**Exercise:** List each line of the data in which the string "canopy" appears.

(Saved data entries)
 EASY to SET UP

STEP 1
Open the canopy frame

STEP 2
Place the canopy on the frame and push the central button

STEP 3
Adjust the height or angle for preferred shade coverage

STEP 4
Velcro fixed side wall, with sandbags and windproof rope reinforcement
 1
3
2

**Problem solution:**
Open the canopy frame
Place the canopy on the frame and push the central button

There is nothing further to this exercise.